Curtin Medical School, Faculty of Health Sciences, Curtin University, Bentley, Perth, WA 6102, Australia
Curtin Health Innovation Research Institute, Faculty of Health Sciences, Curtin University, Bentley, Perth, WA 6102, Australia
Department of Environmental and Prevention Sciences, University of Ferrara, 44121 Ferrara, Italy
Department of Anthropology, Faculty of Biology and Environmental Protection, University of Lodz, 90-237 Lodz, Poland
Author to whom correspondence should be addressed.
J. Clin. Med. 2023, 12(7), 2519;
Received: 8 March 2023 / Revised: 21 March 2023 / Accepted: 22 March 2023 / Published: 27 March 2023
(This article belongs to the Section Cardiology)

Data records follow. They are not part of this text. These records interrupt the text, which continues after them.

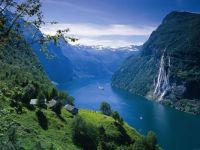 Cottages-in-the-Fjords-Norway.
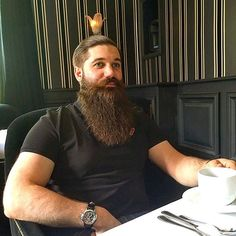 #beard #beardlife #beardlove #beardlover #beardstyle #frenchbeard #barber #barbershop #barberlove #barberlife #barberstyle #theoldschoolbarbershop #frenchbarber #hair #haircut #reuzel #fitforvikings #barbu #barbe #frenchbarbu #frenchbarbe #francais #francaisbarbu #barbestyle #moustache #jamaissansmabarbe #taunproblemeavecmabarbetuasquavenirlatondre #galvanized #redpill #pilulerougepilulebleu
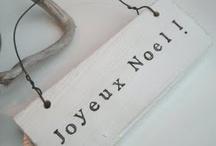 Noël / Pas toujours facile de trouver des décorations de Noël en français en Alberta. Voici quelques idées créatives pour ajouter une touche de français à vos célébrations!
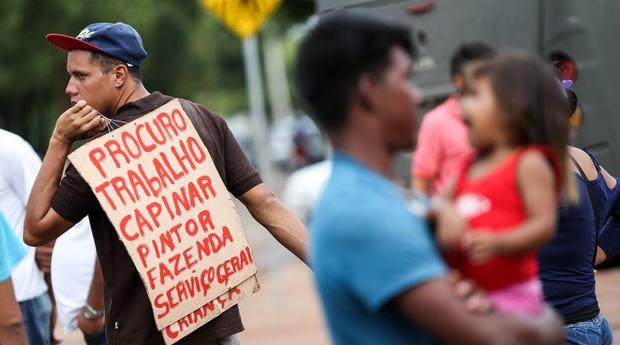 Imigrante venezuelano em busca de trabalho em Boa Vista  (Foto: Marcelo Camargo/Agência Brasil)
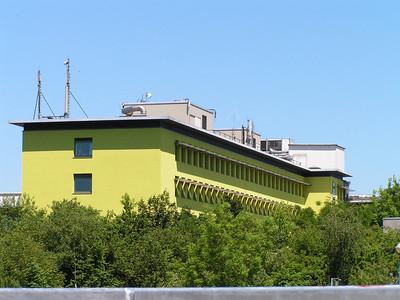 De Sint-Jozefkliniek werd in 1932 opgericht door de zusters Augustinessen. Het beheer van het ziekenhuis werd in 1974 overgedragen aan de Sint-Michielsbond (Christelijke Mutualiteit). Vandaag beschikt het ziekenhuis over 434 erkende bedden.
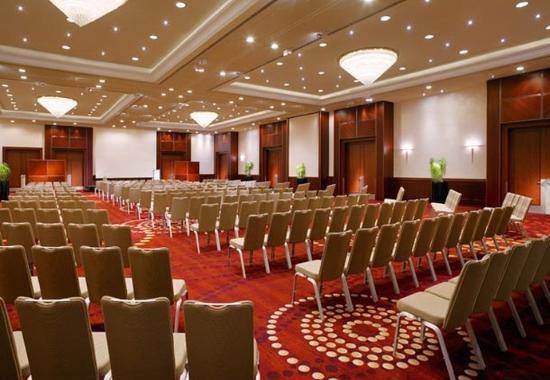 Berlin Marriott Hotel: Grand Ballroom - Theater Setup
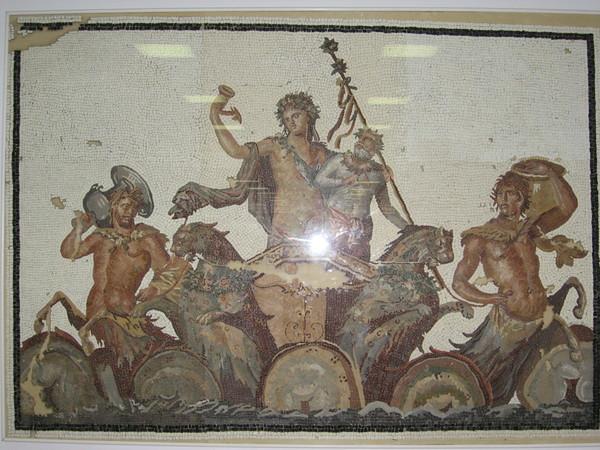 Оригиналы мозаик также хранятся в музее. Вот на этой - тот самый Дионис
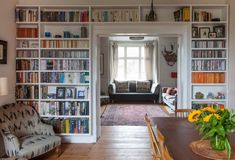 UK Victorian Full of Art & Vintage Style Ahh - the elusive cosy but not cluttered: Diana & Dominic's Art-filled Victorian — House Tour Bookshelf Design, Bookshelves Built In, Book Shelves, Bookcases, Bookshelf Wall, Built Ins, Living Room Decor, Living Spaces, Dining Room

Despite advancements in the current standard of care, cardiovascular diseases continue to hold the top spot as the leading cause of mortality worldwide. The development of atherosclerosis is the most common culprit behind ailments such as myocardial infarction, stroke, and peripheral vascular disease. Consequently, it imposes a significant burden on life expectancy, quality of life, morbidity, and societal costs. Both increased cholesterol levels and the activation of the inflammatory cascade are known as cardiovascular risk facts. Their relative weight is in the spotlight of curent biomedical research. Newly published data shed light on the role of inflammation in determining cardiovascular risk irrespective of cholesterol levels and cholesterol-lowering therapies.

1. Introduction

Cardiovascular disease (CV) is one of the most ancient forms of pathology in Homo sapiens dating back to the most ancestral societies; currently, it is peaking in our times because longer life spans are made possible by improved hygiene and sanitation and increased food supplies, especially in the Western world, hence allowing people to reach the fourth to seventh decade of life, in which such chronic ailments become more phenotypically evident [1,2,3,4,5]. Remarkably, in atherosclerosis, the deposition of cholesterol, lipids, and inflammatory events in specific areas of blood vessels trigger endothelial damage and the proliferation of smooth muscle cells. Overall, the pathogenesis of atherosclerosis encompasses oxidative stress, high levels of oxidized lipoproteins, immune reactivity, and inflammation [6]. Moreover, hypercaloric diets and stressful lifestyles in the Western world make this category of disease rampant. The resulting obesity epidemic increases CV risk, considering the substantial reduction of plasma cholesterol clearance ability in obese subjects [7]. Despite medical advances, CV is a leading cause of death worldwide, and it is estimated that over 17 million people die from it each year [8]. Such figures are staggering if one considers that it is about the same number of people who died in World War One. Statins are a commonly prescribed medication used to lower cholesterol levels and reduce the risk of cardiovascular events. However, recent studies only proved and emphasized the significance of the role of inflammation in cardiovascular risk [9,10,11,12,13,14]. Furthermore, inflammation is a pivotal player not only as a systemic condition but also as a substantial determinant of CV risk in localized settings such as the oral cavity [15].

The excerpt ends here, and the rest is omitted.